Three-unit plan to expose Ollama inference breakage in lore status via an opt-in --full probe (U1+U2), and to upgrade the hook FTS-fallback warning so the push-side surface is informative (U3). Plan went through three rounds of doc-review (coherence, feasibility, adversarial) plus a product pivot from default-on probing to opt-in via --full.

Adds opt-in runtime verification to lore status via a new --full flag. The existing is_healthy + has_model checks only confirm the daemon answers and the manifest is on disk — they do not exercise the runner subprocess. The broken Homebrew bottle reproduces this exact gap: status reports ✓✓✓ while real inference fails, and lore silently degrades to FTS. Default lore status stays sub-second and shows a discoverability hint pointing at --full; --full runs a minimal embed against the configured model with keep_alive=0 so it does not pin the model in RAM. Provisioning (lore init) runs the probe automatically so fresh setups verify inference. ProbeError carries five variants (RunnerFailed, InferenceError, Timeout, Transport, HttpStatus) so failure modes render differently — a slow disk does not get misdiagnosed as a runner bundle bug. render_failure centralises the variant→strings match so adding a variant touches one site, not four. Body extraction parses Ollama's JSON error field when present and falls back to first-line+truncate. Spells out ureq 3.x mechanics: send_json returns Ok(Response) for HTTP 5xx in ureq 3, so probe and embed must check response.status() before read_json. The previous Embedder::embed code swallowed the broken-runner body because read_json failed parsing the error response as EmbedResponse. check_status now takes a full: bool parameter with no default — the explicit-no-default rule prevents a future Default impl from accidentally turning default lore status into the slow path.

Hook FTS-fallback warning at src/hook.rs now classifies the embed error via ProbeError, names the failure class via render_failure().short_reason, and points users at 'lore status --full' for full diagnosis. Per-process rate limit keyed on failure class prevents the same warning from repeating within one process (typically a no-op since each hook is its own process, but documents the intent if call shape changes). ureq 3.x defaults http_status_as_error to true — Error::StatusCode(_) is returned for HTTP 5xx without the response body. Manually testing the broken-Homebrew bottle revealed the runtime probe was rendering the error as 'transport error — http status: 500' instead of surfacing Ollama's actual diagnostic. Reconfigured OllamaClient's agent with http_status_as_error(false) so classify_embed_response can read the 5xx body and produce a RunnerFailed variant carrying Ollama's actual error string. is_healthy, has_model, and pull_model now check response.status() manually since they can no longer rely on the agent short-circuiting on non-2xx. Tested against the currently-broken Homebrew Ollama bottle: lore status — sub-second, hint line shown lore status --full — Runtime ✗ inference failed — error starting llama-server: llama-server binary not found... lore hook (PreToolUse) — Warning: Ollama embed failed (inference error); falling back to text search. Run 'lore status --full' for details. Followed by FTS results. Adds probe_succeeds_against_real_ollama integration test gated by 'just test-integration'. Pre-existing unrelated test failure: hook_transcript_tail_toggle_populates_ field_when_enabled fails on main without these changes; uses FakeEmbedder and tests trace-record transcript_tail logic, untouched by this PR.
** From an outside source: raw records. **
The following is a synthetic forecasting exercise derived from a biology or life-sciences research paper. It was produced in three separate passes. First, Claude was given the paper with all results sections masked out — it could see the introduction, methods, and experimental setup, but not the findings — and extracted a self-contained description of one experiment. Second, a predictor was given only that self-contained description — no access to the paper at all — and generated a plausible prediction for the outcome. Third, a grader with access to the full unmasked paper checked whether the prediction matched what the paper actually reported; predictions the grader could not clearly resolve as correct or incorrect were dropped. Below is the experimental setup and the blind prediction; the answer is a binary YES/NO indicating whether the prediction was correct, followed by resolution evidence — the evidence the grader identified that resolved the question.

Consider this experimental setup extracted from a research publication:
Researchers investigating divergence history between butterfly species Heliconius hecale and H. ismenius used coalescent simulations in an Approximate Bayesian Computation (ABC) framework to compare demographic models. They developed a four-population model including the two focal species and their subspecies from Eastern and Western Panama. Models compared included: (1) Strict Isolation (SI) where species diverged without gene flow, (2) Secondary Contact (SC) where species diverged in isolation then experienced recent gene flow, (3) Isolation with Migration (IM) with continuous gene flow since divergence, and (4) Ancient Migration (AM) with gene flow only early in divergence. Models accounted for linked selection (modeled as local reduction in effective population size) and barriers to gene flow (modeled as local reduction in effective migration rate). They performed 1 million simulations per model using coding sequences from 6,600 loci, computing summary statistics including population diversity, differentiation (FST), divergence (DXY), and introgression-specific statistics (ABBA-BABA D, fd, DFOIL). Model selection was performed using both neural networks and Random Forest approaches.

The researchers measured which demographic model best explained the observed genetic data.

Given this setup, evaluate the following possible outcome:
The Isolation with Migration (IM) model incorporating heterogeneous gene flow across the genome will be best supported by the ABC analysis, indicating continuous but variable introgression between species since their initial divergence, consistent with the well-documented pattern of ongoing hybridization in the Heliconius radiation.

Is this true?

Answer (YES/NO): NO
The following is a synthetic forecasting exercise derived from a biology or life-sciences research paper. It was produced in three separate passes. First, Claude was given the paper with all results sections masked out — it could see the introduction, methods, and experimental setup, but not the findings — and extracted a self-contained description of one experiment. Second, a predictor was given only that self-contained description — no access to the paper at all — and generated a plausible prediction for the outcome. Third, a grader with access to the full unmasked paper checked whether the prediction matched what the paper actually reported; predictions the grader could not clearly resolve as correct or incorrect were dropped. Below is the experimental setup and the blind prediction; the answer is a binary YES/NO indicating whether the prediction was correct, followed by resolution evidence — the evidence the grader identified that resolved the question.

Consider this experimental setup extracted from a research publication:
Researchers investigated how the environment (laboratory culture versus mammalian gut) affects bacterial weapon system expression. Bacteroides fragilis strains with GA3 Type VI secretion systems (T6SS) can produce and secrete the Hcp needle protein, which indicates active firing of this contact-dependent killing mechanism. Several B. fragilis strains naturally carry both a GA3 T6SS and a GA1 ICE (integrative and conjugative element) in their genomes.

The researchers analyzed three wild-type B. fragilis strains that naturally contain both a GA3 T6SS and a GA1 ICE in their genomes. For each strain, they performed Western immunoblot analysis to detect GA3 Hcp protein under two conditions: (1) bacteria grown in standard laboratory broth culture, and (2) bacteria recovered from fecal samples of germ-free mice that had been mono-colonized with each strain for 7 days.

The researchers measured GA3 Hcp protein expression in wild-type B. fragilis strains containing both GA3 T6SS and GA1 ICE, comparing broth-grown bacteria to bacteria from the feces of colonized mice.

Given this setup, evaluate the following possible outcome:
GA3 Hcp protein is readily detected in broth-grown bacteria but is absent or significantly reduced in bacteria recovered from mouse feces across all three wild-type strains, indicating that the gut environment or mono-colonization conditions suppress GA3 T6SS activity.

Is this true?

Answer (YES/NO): YES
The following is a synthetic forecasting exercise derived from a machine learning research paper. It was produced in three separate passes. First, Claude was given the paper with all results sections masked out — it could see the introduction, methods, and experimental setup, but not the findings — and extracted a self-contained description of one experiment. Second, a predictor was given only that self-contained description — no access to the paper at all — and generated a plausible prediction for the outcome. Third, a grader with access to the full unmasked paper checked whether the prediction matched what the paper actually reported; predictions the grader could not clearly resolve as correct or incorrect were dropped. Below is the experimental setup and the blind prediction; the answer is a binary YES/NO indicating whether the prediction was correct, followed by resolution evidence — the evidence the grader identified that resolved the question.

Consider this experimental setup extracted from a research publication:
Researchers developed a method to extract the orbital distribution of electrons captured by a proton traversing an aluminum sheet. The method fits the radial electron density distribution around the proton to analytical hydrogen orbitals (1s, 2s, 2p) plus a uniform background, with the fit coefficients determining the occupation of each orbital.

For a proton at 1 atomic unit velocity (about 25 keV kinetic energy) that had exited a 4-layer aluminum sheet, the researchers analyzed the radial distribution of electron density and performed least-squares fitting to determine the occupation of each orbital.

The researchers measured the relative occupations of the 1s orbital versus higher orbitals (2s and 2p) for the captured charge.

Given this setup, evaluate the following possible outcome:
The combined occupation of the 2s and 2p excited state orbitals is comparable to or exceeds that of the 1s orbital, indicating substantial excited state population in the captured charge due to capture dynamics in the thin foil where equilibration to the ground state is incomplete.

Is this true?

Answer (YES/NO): NO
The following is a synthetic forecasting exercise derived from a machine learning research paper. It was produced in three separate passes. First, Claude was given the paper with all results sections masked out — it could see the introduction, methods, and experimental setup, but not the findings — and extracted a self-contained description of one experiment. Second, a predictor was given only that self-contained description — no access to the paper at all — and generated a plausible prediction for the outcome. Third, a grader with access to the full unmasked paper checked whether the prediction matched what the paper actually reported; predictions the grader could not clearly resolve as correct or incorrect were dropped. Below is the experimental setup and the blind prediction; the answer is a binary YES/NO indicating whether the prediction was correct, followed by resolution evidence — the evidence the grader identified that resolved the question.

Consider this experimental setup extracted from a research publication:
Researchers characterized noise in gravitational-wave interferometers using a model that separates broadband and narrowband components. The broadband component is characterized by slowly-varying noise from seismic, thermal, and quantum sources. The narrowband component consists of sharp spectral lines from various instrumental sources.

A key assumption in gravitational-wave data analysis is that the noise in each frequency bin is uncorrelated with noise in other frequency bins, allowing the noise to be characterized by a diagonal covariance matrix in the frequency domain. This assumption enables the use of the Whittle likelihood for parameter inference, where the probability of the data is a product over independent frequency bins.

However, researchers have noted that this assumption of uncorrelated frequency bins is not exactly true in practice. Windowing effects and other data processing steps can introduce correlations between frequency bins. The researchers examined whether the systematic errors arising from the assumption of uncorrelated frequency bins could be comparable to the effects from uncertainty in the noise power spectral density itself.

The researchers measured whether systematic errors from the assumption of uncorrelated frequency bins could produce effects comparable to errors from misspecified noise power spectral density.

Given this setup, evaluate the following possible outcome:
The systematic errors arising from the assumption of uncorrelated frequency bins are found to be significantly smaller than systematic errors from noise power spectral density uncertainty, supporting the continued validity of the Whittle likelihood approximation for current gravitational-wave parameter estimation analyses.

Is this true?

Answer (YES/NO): NO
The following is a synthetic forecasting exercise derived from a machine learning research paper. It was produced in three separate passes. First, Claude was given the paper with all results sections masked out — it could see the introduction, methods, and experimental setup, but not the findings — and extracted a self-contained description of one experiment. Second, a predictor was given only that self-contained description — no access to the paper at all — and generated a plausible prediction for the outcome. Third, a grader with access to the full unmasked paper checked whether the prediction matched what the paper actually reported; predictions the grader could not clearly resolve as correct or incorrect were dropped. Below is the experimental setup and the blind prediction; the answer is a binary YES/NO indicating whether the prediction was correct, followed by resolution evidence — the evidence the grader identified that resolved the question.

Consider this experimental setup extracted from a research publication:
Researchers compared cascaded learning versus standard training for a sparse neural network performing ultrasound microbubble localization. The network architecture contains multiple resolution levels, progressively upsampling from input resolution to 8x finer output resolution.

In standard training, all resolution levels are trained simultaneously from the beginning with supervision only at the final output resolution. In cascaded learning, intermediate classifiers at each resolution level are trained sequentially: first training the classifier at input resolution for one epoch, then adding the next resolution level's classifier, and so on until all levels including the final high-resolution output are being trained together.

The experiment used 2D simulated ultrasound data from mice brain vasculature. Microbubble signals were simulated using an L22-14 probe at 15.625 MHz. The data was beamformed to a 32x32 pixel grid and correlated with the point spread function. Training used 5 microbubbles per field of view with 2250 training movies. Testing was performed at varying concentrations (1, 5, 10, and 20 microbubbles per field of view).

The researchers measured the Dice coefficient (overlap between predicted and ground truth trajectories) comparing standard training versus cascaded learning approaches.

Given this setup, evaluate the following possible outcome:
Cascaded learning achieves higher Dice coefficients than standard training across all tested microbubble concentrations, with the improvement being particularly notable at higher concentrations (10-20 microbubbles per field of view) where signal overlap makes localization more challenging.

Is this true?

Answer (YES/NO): NO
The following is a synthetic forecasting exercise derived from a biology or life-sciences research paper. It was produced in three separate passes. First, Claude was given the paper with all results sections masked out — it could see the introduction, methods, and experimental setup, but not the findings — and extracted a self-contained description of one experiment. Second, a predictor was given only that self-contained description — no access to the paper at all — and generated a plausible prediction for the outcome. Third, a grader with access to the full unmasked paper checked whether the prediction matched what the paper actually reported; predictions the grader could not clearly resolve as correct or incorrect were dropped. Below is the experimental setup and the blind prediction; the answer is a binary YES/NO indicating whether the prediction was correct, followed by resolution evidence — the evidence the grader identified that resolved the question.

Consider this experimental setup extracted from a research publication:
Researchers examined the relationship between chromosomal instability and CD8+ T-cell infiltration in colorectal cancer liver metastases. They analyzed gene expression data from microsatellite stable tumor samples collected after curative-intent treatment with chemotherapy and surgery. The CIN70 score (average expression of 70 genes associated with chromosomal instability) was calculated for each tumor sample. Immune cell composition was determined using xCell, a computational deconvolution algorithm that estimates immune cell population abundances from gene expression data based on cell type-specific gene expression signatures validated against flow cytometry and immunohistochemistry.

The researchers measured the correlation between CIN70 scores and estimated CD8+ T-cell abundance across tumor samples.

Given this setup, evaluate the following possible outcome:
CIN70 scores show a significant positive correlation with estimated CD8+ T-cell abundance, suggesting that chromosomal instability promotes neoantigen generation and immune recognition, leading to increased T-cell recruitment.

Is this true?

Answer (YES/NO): NO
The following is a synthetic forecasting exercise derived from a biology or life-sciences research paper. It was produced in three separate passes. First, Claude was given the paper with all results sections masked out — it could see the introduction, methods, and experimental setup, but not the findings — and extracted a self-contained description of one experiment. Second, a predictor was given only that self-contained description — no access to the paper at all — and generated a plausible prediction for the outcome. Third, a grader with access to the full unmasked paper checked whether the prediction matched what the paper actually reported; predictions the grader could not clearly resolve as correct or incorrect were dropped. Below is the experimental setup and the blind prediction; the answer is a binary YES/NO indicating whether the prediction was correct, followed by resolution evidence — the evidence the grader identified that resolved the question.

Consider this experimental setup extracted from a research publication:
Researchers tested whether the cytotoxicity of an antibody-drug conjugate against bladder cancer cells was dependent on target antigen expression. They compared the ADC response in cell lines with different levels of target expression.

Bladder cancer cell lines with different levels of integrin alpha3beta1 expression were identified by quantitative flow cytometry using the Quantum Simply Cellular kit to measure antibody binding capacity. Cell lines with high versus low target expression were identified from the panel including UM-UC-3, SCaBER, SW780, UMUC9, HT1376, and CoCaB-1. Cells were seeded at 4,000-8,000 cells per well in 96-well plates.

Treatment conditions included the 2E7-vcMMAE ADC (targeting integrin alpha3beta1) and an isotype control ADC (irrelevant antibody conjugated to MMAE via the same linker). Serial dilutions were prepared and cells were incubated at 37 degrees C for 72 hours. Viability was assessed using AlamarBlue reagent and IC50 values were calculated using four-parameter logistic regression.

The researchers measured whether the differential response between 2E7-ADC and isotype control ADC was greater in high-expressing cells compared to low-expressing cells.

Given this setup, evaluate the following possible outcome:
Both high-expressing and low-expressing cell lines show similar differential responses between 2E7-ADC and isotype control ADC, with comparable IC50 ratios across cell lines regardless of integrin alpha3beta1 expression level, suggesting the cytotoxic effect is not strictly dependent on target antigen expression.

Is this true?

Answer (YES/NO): NO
Manual verification against the broken Homebrew bottle revealed the 80-char limit chopped Ollama's runner-not-found errors mid-path, exactly where the diagnostic value lives. 240 chars fits multiple full Homebrew Cellar paths on typical terminals while still bounding pathological multi-paragraph bodies. Plan KTD updated to match. Also flips plan status: active → completed and records the ureq 3.x http_status_as_error discovery under Discovered during implementation, so the plan reaches its post-merge resting shape.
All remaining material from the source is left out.